# Start of TEXT EXTRACT

What would wcwidth look like if it were built-in to Python? #94

jquast · 2023-10-21T17:05:27Z

Like P1868R2, "🦄 width: clarifying units of width and precision in std::format", Published Proposal, 2020-02-11 https://fmt.dev/papers/p1868.html

Why can't Python just do the right thing? For example, here it gets it wrong,

>>> print(f'|{"\u231a":x<5s}|\n'
...       f'|{"watch":x<5s}|\n')
|⌚xxxx|
|watch|

This emoji is measured as a width of 1, but it is actually a width of 2, causing rjust() to format it wrong. It also fails to account correctly when zero-width, ZWJ, and variation selectors are used. Python fails to get this measurement "right" for any kind of display device at all, but I think it goes without saying that the only purpose of this function is for monospace character displays such as terminals.

I believe the Built-in format string alignment functions, str.rjust, str.ljust, str.center, and textwrap.wrap should measure these unicode characters for their printable width, and not just the "number of codepoints".

The built-in REPL also gets this wrong in the readline-like library input. It becomes impossible to edit strings containing these characters, the cursor position and the result of input is unpredictable and disorienting.

# End of TEXT EXTRACT
# Start of PROVIDED RECORDS

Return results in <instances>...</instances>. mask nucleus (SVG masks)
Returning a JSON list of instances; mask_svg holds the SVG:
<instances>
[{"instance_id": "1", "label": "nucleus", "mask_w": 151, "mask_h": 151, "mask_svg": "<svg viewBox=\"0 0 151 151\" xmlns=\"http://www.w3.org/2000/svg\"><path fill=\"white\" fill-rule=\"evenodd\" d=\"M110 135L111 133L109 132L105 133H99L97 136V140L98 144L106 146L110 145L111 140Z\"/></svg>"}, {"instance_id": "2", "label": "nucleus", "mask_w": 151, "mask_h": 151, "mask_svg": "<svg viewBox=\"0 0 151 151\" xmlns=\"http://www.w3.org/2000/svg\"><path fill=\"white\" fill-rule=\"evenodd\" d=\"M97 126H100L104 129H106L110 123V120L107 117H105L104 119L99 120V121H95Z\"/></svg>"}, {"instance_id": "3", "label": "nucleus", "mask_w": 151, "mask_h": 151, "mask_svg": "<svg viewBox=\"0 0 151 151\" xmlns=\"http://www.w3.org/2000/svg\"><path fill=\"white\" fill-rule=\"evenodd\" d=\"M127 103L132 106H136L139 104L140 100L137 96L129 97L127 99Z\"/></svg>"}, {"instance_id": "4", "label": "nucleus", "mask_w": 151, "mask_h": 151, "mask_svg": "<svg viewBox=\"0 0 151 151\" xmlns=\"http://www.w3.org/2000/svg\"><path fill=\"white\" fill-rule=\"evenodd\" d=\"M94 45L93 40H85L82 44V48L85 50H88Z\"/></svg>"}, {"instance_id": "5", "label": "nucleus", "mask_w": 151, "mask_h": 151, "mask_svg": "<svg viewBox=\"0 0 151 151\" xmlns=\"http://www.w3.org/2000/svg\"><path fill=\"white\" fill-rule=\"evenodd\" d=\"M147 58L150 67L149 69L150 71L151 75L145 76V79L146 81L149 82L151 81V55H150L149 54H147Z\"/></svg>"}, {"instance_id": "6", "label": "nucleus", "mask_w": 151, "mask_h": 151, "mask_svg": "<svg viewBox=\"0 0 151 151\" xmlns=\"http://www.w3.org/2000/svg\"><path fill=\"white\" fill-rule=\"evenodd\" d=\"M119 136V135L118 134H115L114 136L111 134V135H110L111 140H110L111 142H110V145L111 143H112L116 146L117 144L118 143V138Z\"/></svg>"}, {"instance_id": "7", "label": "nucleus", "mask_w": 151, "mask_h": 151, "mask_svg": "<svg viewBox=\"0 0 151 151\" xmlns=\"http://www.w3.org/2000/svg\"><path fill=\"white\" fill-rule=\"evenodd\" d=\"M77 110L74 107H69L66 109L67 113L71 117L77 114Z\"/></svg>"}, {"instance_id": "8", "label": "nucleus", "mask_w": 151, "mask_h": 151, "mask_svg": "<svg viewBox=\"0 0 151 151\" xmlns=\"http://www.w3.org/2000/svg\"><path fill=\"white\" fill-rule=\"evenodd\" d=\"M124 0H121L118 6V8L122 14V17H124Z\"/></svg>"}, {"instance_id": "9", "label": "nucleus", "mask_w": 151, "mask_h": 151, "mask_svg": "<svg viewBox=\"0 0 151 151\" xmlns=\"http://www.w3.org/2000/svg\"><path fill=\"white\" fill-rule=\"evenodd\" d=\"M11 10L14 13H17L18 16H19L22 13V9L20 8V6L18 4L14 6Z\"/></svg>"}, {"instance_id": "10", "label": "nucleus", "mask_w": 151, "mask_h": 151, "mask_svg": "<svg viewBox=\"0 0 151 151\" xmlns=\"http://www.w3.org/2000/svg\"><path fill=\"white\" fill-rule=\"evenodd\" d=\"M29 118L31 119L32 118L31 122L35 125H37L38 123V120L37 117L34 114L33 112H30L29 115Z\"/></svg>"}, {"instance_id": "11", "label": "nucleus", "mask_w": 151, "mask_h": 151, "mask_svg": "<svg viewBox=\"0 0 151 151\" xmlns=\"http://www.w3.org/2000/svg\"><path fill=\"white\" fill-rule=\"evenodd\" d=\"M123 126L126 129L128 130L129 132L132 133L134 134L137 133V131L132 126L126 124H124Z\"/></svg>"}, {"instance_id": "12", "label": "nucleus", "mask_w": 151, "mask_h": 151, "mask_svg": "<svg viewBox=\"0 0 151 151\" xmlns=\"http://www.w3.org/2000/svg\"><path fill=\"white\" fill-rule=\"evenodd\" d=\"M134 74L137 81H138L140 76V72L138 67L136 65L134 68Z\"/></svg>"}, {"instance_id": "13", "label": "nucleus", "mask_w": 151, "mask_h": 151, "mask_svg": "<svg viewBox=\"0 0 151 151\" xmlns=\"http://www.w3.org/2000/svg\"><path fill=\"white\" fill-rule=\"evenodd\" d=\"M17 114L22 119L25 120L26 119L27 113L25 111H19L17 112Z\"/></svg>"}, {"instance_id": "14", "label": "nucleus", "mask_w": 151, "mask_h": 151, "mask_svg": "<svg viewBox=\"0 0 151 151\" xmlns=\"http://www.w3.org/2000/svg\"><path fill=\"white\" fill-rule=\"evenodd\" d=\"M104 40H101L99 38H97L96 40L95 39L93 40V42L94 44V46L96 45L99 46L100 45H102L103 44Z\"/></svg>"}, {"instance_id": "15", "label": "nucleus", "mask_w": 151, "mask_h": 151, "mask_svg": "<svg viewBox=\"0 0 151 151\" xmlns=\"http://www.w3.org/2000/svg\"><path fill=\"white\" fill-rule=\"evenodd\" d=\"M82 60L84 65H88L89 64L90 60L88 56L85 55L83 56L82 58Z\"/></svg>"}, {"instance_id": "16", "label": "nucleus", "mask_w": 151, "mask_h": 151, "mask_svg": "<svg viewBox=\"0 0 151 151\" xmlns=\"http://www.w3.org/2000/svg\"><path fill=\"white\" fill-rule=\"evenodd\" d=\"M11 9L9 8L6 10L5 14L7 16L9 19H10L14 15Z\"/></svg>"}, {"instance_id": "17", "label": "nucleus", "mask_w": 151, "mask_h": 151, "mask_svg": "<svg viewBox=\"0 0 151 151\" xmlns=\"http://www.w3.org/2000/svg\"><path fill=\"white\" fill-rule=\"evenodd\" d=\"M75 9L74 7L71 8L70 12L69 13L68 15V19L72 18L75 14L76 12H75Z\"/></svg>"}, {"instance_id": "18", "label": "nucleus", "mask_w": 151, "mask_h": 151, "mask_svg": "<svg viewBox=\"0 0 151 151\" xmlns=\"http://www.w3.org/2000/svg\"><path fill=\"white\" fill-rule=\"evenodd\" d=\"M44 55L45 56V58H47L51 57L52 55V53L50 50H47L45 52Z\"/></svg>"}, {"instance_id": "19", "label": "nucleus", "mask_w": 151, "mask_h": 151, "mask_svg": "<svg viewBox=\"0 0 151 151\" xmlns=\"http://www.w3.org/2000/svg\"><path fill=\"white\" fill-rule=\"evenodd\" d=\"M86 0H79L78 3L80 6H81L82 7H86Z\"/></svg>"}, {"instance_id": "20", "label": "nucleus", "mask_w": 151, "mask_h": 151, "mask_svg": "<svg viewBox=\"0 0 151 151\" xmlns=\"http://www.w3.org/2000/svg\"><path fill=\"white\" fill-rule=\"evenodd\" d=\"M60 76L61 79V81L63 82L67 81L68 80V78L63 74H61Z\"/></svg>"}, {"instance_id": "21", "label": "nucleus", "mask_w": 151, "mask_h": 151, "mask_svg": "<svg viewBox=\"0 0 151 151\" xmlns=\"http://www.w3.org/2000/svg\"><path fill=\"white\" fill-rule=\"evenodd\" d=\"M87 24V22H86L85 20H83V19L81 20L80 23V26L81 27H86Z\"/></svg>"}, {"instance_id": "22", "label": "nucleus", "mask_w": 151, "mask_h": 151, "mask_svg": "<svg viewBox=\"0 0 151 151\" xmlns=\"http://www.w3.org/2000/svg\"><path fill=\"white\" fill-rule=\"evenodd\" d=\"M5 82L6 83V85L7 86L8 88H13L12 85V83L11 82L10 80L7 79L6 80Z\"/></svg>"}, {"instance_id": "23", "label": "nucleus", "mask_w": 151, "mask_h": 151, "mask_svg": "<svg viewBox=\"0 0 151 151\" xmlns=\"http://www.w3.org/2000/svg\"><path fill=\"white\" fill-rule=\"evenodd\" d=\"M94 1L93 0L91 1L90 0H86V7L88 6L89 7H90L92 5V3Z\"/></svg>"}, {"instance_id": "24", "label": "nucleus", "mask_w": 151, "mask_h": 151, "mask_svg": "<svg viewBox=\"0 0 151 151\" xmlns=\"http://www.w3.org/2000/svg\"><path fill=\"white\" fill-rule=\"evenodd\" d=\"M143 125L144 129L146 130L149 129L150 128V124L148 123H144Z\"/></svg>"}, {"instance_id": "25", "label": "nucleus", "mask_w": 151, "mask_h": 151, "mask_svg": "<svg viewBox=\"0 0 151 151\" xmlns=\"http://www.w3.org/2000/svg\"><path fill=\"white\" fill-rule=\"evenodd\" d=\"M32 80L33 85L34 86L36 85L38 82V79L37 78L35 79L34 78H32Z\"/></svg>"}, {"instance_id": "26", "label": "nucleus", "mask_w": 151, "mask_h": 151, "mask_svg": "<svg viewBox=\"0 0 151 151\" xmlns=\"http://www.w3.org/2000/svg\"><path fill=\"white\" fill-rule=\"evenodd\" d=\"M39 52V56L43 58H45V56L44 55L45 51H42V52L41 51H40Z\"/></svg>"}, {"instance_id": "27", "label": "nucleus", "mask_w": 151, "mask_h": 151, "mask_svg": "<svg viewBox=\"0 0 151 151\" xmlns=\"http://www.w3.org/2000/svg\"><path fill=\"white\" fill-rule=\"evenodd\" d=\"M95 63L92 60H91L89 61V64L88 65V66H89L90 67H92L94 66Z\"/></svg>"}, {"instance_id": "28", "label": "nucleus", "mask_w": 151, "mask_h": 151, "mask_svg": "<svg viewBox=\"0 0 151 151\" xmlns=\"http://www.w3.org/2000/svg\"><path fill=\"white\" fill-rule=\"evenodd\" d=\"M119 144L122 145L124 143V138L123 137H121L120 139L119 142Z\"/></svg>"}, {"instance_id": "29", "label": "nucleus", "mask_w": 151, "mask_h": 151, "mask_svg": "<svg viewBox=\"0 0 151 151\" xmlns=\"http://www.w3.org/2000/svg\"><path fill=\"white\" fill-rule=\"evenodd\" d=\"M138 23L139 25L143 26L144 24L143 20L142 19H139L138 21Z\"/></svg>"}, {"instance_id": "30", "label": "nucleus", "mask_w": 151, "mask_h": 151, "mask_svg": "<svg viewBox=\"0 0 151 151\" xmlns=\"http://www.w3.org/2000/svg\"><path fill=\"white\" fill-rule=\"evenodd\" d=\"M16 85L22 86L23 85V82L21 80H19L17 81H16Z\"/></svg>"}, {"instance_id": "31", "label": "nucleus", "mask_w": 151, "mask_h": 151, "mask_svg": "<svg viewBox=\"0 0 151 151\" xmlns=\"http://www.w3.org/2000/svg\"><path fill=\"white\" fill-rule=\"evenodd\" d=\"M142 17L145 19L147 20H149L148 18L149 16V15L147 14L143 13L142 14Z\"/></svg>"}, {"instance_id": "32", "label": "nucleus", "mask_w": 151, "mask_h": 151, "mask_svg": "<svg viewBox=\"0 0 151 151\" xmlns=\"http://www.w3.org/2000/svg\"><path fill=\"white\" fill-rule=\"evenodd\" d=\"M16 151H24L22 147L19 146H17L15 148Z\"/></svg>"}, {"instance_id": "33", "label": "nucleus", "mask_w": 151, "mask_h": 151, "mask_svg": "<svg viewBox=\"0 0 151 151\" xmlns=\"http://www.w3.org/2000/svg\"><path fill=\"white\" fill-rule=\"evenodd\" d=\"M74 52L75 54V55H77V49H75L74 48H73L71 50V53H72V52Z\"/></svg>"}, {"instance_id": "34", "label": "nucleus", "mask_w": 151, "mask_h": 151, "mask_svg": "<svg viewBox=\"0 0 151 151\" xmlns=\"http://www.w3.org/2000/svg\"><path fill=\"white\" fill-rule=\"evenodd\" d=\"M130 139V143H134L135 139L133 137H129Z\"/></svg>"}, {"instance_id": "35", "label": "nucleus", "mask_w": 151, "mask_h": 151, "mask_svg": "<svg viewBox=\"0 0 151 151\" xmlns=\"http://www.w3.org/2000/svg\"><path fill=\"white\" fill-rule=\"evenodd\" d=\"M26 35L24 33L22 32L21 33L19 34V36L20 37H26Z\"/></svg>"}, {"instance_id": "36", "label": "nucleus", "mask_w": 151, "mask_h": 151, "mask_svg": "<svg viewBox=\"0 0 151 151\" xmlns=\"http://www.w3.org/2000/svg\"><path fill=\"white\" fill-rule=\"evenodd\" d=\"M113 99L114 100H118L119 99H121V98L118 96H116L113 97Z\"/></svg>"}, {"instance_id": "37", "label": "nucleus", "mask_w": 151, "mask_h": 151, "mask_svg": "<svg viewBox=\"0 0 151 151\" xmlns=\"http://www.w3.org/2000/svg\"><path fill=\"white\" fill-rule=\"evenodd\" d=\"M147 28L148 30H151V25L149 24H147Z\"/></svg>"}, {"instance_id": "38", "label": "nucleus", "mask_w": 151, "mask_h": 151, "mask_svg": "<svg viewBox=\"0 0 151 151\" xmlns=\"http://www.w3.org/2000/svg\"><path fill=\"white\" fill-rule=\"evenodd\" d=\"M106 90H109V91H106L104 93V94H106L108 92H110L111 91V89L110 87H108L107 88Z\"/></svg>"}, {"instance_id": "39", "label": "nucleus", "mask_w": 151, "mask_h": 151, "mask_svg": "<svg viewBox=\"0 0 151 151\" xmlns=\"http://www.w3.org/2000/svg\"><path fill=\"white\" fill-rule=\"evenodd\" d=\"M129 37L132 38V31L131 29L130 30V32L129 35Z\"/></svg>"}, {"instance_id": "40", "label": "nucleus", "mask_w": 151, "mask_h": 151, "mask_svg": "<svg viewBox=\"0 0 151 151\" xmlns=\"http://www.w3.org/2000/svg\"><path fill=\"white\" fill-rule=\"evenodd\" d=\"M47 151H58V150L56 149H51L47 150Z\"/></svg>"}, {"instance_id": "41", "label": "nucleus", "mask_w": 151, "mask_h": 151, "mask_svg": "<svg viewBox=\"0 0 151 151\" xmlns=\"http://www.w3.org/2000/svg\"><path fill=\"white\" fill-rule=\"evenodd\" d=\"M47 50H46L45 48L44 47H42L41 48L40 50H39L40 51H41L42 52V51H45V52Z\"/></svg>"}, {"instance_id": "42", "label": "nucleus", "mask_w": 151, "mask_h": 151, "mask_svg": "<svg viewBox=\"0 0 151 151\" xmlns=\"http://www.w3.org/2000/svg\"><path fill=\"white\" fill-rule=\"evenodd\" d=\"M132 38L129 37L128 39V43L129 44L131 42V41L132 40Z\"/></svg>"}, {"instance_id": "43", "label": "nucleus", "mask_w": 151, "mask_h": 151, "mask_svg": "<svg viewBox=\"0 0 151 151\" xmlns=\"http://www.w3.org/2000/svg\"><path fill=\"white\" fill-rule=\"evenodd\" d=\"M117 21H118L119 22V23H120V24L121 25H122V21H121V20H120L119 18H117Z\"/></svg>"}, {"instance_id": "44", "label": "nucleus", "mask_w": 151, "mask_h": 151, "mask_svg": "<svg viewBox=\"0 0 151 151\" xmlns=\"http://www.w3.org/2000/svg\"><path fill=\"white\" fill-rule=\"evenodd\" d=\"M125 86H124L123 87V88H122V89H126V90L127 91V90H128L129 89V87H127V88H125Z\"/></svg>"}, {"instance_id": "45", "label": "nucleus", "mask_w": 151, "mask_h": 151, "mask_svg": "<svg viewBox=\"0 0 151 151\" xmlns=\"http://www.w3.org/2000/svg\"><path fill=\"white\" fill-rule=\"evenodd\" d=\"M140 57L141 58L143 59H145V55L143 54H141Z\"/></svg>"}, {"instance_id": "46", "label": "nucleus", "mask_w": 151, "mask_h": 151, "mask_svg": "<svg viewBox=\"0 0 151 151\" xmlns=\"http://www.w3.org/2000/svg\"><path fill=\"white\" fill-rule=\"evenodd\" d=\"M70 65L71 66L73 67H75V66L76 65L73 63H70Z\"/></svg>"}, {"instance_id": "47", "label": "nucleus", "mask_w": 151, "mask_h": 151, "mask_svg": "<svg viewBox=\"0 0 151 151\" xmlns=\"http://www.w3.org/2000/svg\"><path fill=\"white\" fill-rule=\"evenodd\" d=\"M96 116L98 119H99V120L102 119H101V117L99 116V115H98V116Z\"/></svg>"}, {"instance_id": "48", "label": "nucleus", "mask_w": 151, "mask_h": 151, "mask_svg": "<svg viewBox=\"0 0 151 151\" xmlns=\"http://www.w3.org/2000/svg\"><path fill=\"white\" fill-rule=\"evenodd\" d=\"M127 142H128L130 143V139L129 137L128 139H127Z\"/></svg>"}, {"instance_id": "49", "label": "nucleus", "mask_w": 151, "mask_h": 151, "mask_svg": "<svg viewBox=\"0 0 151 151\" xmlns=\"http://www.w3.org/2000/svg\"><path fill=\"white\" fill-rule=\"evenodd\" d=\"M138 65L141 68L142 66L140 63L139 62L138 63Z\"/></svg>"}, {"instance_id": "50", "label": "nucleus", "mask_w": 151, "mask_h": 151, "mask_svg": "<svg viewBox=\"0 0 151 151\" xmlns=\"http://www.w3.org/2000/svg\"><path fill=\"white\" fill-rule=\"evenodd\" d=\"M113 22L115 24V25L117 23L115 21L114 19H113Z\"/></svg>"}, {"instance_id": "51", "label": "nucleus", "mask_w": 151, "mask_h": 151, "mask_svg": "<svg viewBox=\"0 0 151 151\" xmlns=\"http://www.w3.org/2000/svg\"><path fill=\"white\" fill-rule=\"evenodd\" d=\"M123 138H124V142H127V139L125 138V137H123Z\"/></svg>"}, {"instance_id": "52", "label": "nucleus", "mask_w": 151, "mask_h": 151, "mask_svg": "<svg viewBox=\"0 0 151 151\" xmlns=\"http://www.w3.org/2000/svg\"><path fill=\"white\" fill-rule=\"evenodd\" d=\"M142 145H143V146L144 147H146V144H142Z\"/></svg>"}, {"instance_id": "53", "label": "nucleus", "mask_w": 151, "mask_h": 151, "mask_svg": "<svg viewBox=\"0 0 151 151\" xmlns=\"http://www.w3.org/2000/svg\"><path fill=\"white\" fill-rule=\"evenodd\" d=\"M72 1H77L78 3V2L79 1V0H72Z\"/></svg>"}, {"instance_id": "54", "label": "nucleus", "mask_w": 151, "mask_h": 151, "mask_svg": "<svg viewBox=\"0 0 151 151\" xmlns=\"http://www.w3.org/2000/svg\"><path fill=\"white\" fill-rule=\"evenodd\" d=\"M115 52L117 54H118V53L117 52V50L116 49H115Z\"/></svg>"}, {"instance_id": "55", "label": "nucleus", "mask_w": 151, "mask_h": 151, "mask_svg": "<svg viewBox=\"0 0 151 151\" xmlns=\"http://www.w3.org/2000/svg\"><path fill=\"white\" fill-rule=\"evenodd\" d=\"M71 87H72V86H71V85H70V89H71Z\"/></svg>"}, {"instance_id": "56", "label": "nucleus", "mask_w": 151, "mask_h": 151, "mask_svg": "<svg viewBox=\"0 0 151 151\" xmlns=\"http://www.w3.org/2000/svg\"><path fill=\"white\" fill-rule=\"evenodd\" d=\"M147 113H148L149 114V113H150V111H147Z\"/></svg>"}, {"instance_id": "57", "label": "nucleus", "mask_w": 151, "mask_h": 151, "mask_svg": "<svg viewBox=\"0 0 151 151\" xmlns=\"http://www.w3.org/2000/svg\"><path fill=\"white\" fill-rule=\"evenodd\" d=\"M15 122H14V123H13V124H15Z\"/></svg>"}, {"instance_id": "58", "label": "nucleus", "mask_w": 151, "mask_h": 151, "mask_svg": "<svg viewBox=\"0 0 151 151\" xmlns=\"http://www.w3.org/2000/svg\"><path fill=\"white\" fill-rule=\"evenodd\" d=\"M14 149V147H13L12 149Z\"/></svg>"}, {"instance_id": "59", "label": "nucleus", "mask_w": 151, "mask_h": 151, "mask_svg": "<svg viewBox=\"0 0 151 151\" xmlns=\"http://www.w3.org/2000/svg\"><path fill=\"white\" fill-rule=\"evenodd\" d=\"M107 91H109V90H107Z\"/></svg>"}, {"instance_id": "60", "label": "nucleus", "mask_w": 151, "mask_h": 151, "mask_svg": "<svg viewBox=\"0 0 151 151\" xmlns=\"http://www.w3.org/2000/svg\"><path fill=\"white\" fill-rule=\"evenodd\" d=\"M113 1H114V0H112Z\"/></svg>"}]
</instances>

# End of PROVIDED RECORDS
# Start of PROVIDED RECORDS

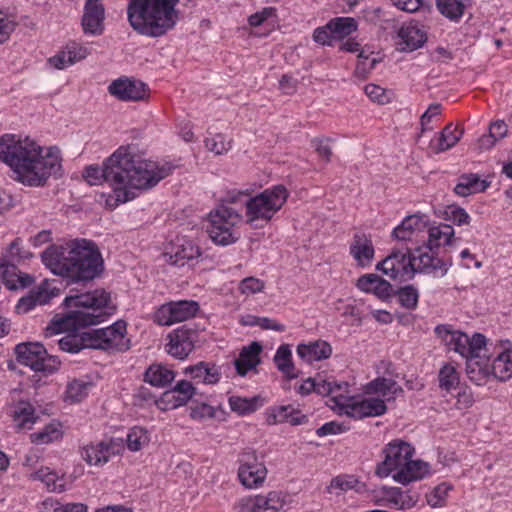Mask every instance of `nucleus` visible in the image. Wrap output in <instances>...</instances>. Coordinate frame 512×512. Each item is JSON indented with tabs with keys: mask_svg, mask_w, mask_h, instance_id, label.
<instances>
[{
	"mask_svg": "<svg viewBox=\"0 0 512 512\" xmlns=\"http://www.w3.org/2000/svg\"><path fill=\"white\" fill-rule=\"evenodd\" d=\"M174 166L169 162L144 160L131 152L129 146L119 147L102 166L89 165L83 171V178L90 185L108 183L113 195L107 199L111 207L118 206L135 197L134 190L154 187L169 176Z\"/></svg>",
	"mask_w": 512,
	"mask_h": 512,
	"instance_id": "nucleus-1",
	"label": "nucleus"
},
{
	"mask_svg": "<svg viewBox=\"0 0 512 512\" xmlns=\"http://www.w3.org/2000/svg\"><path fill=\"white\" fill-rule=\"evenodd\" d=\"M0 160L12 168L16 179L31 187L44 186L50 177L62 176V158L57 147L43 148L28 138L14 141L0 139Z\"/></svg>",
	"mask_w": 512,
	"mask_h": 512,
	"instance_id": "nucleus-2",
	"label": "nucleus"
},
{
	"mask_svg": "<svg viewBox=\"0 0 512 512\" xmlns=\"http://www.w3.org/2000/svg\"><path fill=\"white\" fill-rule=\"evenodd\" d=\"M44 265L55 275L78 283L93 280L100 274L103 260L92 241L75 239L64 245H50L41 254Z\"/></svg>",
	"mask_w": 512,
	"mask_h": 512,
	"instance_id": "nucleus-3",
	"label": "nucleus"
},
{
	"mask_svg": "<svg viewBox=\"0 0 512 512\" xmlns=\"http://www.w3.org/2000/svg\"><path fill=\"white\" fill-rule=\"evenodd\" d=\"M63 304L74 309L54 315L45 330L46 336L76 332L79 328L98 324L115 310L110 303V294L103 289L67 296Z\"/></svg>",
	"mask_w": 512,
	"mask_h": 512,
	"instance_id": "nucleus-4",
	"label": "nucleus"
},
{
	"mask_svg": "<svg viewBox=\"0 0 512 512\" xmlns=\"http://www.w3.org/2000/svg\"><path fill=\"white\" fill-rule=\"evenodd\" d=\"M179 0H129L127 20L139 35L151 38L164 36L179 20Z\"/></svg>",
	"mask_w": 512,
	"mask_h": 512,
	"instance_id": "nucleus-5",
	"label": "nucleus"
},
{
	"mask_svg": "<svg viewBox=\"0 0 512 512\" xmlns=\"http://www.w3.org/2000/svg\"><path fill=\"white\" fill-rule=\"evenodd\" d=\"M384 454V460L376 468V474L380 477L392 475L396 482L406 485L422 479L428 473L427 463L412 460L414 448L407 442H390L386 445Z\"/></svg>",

# End of PROVIDED RECORDS

TASKS TO COMPLETE:
[1] In the wcwidth post, which built-in functions does the author say should measure Unicode characters by their printable width?
[2] Duplicate the wcwidth post starting with "I believe the" and going on through "unpredictable and disorienting.".

PER-TASK ANSWERS:
[1] str.rjust, str.ljust, str.center, and textwrap.wrap

[2]
I believe the Built-in format string alignment functions, str.rjust, str.ljust, str.center, and textwrap.wrap should measure these unicode characters for their printable width, and not just the "number of codepoints".

The built-in REPL also gets this wrong in the readline-like library input. It becomes impossible to edit strings containing these characters, the cursor position and the result of input is unpredictable and disorienting.